EXERCISE GOAL: Read the data and repeat it in full, exactly.

EXERCISE INPUTS:

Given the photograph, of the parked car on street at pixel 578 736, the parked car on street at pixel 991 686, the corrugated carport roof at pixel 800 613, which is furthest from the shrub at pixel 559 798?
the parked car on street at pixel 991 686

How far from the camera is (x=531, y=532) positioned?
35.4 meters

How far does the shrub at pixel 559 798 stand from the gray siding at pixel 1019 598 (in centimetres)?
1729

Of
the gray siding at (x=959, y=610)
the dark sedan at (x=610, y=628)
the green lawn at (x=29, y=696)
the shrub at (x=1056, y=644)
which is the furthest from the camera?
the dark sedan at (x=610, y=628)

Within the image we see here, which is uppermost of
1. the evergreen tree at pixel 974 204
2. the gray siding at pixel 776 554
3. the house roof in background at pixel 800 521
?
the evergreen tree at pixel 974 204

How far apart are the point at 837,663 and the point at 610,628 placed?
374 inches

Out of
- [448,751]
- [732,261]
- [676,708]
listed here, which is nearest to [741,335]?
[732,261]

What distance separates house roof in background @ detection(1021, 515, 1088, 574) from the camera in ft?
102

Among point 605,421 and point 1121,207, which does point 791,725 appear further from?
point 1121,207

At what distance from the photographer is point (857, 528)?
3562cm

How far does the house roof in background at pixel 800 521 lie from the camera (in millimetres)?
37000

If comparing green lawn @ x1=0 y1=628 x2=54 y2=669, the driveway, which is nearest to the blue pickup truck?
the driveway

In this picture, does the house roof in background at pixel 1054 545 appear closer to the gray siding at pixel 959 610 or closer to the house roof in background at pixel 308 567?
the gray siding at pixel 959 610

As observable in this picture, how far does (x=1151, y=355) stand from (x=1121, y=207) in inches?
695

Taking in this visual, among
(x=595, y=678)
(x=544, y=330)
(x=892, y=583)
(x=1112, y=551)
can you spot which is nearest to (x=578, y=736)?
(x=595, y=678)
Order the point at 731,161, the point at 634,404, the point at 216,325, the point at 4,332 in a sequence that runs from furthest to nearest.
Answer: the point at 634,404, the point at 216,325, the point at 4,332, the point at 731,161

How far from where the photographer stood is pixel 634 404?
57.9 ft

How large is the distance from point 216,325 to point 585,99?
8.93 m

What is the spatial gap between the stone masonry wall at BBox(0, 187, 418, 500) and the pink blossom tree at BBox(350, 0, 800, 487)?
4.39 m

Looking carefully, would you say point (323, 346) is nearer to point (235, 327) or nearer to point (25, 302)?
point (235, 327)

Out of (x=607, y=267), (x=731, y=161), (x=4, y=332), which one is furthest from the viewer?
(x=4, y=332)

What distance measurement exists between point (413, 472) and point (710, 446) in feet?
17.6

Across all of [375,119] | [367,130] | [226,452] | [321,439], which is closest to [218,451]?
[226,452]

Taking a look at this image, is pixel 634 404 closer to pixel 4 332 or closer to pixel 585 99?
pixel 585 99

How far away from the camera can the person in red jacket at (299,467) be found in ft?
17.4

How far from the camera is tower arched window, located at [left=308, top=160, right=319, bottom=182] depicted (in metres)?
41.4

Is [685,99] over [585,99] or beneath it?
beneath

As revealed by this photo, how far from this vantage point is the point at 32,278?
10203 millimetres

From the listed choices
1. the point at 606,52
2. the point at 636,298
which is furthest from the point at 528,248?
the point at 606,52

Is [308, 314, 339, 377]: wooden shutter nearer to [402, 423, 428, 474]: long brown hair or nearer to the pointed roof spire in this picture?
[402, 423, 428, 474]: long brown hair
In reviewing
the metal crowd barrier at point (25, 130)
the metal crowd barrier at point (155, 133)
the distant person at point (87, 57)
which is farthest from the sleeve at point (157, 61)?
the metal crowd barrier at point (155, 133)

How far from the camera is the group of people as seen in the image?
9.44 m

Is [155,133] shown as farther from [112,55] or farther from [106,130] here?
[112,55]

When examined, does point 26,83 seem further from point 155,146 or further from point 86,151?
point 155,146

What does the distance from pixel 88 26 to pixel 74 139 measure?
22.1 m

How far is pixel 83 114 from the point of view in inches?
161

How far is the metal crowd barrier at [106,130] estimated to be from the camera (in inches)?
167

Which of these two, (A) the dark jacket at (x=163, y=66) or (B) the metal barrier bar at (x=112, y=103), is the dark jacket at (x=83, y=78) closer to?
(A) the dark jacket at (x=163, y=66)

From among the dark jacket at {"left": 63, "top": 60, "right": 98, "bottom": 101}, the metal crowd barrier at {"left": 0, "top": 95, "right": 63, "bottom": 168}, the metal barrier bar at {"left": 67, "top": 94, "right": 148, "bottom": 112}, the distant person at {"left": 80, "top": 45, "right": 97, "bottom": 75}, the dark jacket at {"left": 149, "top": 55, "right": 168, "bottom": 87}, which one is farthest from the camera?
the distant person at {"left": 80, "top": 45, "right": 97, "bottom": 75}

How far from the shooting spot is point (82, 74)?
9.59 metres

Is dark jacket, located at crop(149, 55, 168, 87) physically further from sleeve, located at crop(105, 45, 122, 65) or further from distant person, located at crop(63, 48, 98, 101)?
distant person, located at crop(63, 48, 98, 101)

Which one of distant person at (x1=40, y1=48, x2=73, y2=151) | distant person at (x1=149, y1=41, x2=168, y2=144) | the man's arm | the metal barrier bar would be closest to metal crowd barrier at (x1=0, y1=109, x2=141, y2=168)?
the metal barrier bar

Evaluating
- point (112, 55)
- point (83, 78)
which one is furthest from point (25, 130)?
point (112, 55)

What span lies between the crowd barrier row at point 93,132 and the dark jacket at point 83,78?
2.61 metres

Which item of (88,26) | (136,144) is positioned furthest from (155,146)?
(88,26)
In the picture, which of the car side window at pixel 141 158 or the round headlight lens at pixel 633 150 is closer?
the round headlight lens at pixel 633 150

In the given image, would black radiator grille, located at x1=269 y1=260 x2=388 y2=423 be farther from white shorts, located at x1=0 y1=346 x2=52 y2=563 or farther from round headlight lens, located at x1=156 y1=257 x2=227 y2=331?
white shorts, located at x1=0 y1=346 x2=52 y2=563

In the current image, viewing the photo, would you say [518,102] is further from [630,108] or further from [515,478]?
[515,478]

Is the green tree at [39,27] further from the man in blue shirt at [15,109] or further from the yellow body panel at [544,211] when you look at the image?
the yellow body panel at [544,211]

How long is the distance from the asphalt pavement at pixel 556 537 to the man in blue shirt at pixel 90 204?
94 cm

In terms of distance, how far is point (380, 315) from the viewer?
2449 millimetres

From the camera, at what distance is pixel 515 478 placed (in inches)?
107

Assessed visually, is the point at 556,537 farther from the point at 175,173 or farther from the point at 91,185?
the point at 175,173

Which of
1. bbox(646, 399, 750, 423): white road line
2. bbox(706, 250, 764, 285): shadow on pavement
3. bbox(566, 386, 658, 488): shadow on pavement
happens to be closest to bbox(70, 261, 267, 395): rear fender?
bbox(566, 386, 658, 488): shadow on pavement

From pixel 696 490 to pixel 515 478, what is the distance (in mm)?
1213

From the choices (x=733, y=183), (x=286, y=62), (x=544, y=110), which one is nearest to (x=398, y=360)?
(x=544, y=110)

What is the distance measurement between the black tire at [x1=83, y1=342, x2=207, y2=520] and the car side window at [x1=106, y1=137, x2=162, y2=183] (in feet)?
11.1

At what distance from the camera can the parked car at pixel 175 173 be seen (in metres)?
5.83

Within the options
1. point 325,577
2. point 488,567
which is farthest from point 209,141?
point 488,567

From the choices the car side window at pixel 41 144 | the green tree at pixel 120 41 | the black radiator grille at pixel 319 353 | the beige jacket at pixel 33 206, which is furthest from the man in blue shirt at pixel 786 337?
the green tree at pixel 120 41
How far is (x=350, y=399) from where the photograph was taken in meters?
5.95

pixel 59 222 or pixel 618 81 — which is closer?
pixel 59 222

FINAL ANSWER:
Given the photograph, of the parked car on street at pixel 578 736, the parked car on street at pixel 991 686, the corrugated carport roof at pixel 800 613, which is furthest from the shrub at pixel 559 798?
the parked car on street at pixel 991 686

How far from the camera is (x=531, y=532) positioned?
35.4 meters

How far does the shrub at pixel 559 798 stand from the gray siding at pixel 1019 598 (in centimetres)?
1729

Of
the gray siding at (x=959, y=610)
the dark sedan at (x=610, y=628)
the green lawn at (x=29, y=696)
the shrub at (x=1056, y=644)
which is the furthest from the camera?
the dark sedan at (x=610, y=628)

Within the image we see here, which is uppermost of
1. the evergreen tree at pixel 974 204
2. the gray siding at pixel 776 554
3. the house roof in background at pixel 800 521
?
the evergreen tree at pixel 974 204

How far apart are the point at 837,663 and the point at 610,628 placed?
374 inches

Out of
- [448,751]
- [732,261]
- [676,708]
listed here, which is nearest to [741,335]?
[732,261]

What distance separates house roof in background @ detection(1021, 515, 1088, 574) from the camera in ft?
102

Among point 605,421 and point 1121,207, which does point 791,725 appear further from?
point 1121,207

At what distance from the photographer is point (857, 528)?
3562cm

How far does the house roof in background at pixel 800 521 lie from the camera (in millimetres)?
37000

If comparing green lawn @ x1=0 y1=628 x2=54 y2=669, the driveway, which is nearest to the blue pickup truck?
the driveway

In this picture, does the house roof in background at pixel 1054 545 appear closer to the gray siding at pixel 959 610 or closer to the house roof in background at pixel 308 567?
the gray siding at pixel 959 610

As observable in this picture, how far does (x=1151, y=355) stand from (x=1121, y=207) in inches?
695

Taking in this visual, among
(x=595, y=678)
(x=544, y=330)
(x=892, y=583)
(x=1112, y=551)
can you spot which is nearest to (x=578, y=736)?
(x=595, y=678)
Order the point at 731,161, the point at 634,404, the point at 216,325, the point at 4,332 in a sequence that runs from furthest to nearest.
Answer: the point at 634,404, the point at 216,325, the point at 4,332, the point at 731,161

How far from where the photographer stood is pixel 634 404?
57.9 ft

How large is the distance from point 216,325 to point 585,99?
8.93 m

What is the spatial gap between the stone masonry wall at BBox(0, 187, 418, 500) and the pink blossom tree at BBox(350, 0, 800, 487)?
4.39 m

Looking carefully, would you say point (323, 346) is nearer to point (235, 327) or nearer to point (25, 302)?
point (235, 327)

Out of (x=607, y=267), (x=731, y=161), (x=4, y=332), which one is furthest from the viewer?
(x=4, y=332)

What distance measurement exists between point (413, 472) and point (710, 446) in feet?
17.6

Across all of [375,119] | [367,130] | [226,452] | [321,439], which is closest to [218,451]?
[226,452]

Taking a look at this image, is pixel 634 404 closer to pixel 4 332 or closer to pixel 585 99?
pixel 585 99

How far away from the camera can the person in red jacket at (299,467) be found in ft?
17.4

How far from the camera is tower arched window, located at [left=308, top=160, right=319, bottom=182] depicted (in metres)?
41.4

Is [685,99] over [585,99] or beneath it?
beneath

As revealed by this photo, how far from this vantage point is the point at 32,278?
10203 millimetres

From the listed choices
1. the point at 606,52
2. the point at 636,298
which is furthest from the point at 528,248?
the point at 606,52

Is [308, 314, 339, 377]: wooden shutter nearer to [402, 423, 428, 474]: long brown hair or nearer to the pointed roof spire in this picture?
[402, 423, 428, 474]: long brown hair
In reviewing
the metal crowd barrier at point (25, 130)
the metal crowd barrier at point (155, 133)
the distant person at point (87, 57)
which is farthest from the sleeve at point (157, 61)?
the metal crowd barrier at point (155, 133)

How far from the camera is the group of people as seen in the image?
9.44 m

Is [155,133] shown as farther from [112,55] or farther from [106,130] here?
[112,55]

When examined, does point 26,83 seem further from point 155,146 or further from point 86,151?
point 155,146

What does the distance from pixel 88 26 to pixel 74 139 measure?
22.1 m

How far is pixel 83 114 from the point of view in inches?
161

How far is the metal crowd barrier at [106,130] estimated to be from the camera (in inches)?
167

Which of these two, (A) the dark jacket at (x=163, y=66) or (B) the metal barrier bar at (x=112, y=103), is the dark jacket at (x=83, y=78) closer to?
(A) the dark jacket at (x=163, y=66)

From among the dark jacket at {"left": 63, "top": 60, "right": 98, "bottom": 101}, the metal crowd barrier at {"left": 0, "top": 95, "right": 63, "bottom": 168}, the metal barrier bar at {"left": 67, "top": 94, "right": 148, "bottom": 112}, the distant person at {"left": 80, "top": 45, "right": 97, "bottom": 75}, the dark jacket at {"left": 149, "top": 55, "right": 168, "bottom": 87}, which one is farthest from the camera?
the distant person at {"left": 80, "top": 45, "right": 97, "bottom": 75}

How far from the shooting spot is point (82, 74)?
9.59 metres

Is dark jacket, located at crop(149, 55, 168, 87) physically further from sleeve, located at crop(105, 45, 122, 65) or further from distant person, located at crop(63, 48, 98, 101)?
distant person, located at crop(63, 48, 98, 101)

Which one of distant person at (x1=40, y1=48, x2=73, y2=151) | distant person at (x1=149, y1=41, x2=168, y2=144) | the man's arm | the metal barrier bar would be closest to metal crowd barrier at (x1=0, y1=109, x2=141, y2=168)?
the metal barrier bar

Evaluating
- point (112, 55)
- point (83, 78)
which one is furthest from point (25, 130)?
point (112, 55)

What span lies between the crowd barrier row at point 93,132 and the dark jacket at point 83,78?
2.61 metres

Which item of (88,26) | (136,144) is positioned furthest from (155,146)?
(88,26)
In the picture, which of the car side window at pixel 141 158 or the round headlight lens at pixel 633 150 is closer?
the round headlight lens at pixel 633 150

In the given image, would black radiator grille, located at x1=269 y1=260 x2=388 y2=423 be farther from white shorts, located at x1=0 y1=346 x2=52 y2=563 or farther from round headlight lens, located at x1=156 y1=257 x2=227 y2=331?
white shorts, located at x1=0 y1=346 x2=52 y2=563

In the current image, viewing the photo, would you say [518,102] is further from [630,108] or further from [515,478]?
[515,478]

Is the green tree at [39,27] further from the man in blue shirt at [15,109] or further from the yellow body panel at [544,211] when you look at the image?
the yellow body panel at [544,211]

How long is the distance from the asphalt pavement at pixel 556 537 to the man in blue shirt at pixel 90 204?
94 cm

In terms of distance, how far is point (380, 315) from the viewer?
2449 millimetres

From the camera, at what distance is pixel 515 478 placed (in inches)?
107

Assessed visually, is the point at 556,537 farther from the point at 175,173 or farther from the point at 91,185?
the point at 175,173

Which of
1. bbox(646, 399, 750, 423): white road line
2. bbox(706, 250, 764, 285): shadow on pavement
3. bbox(566, 386, 658, 488): shadow on pavement
happens to be closest to bbox(70, 261, 267, 395): rear fender?
bbox(566, 386, 658, 488): shadow on pavement

From pixel 696 490 to pixel 515 478, what is the distance (in mm)?
1213

From the choices (x=733, y=183), (x=286, y=62), (x=544, y=110), which one is nearest to (x=398, y=360)?
(x=544, y=110)

What is the distance measurement between the black tire at [x1=83, y1=342, x2=207, y2=520] and the car side window at [x1=106, y1=137, x2=162, y2=183] (in feet)?
11.1

At what distance from the camera can the parked car at pixel 175 173 be seen (in metres)?
5.83

Within the options
1. point 325,577
2. point 488,567
which is farthest from point 209,141?
point 488,567

From the choices the car side window at pixel 41 144 | the green tree at pixel 120 41 | the black radiator grille at pixel 319 353 | the beige jacket at pixel 33 206, which is furthest from the man in blue shirt at pixel 786 337?
the green tree at pixel 120 41
How far is (x=350, y=399) from where the photograph was taken in meters?
5.95

pixel 59 222 or pixel 618 81 — which is closer?
pixel 59 222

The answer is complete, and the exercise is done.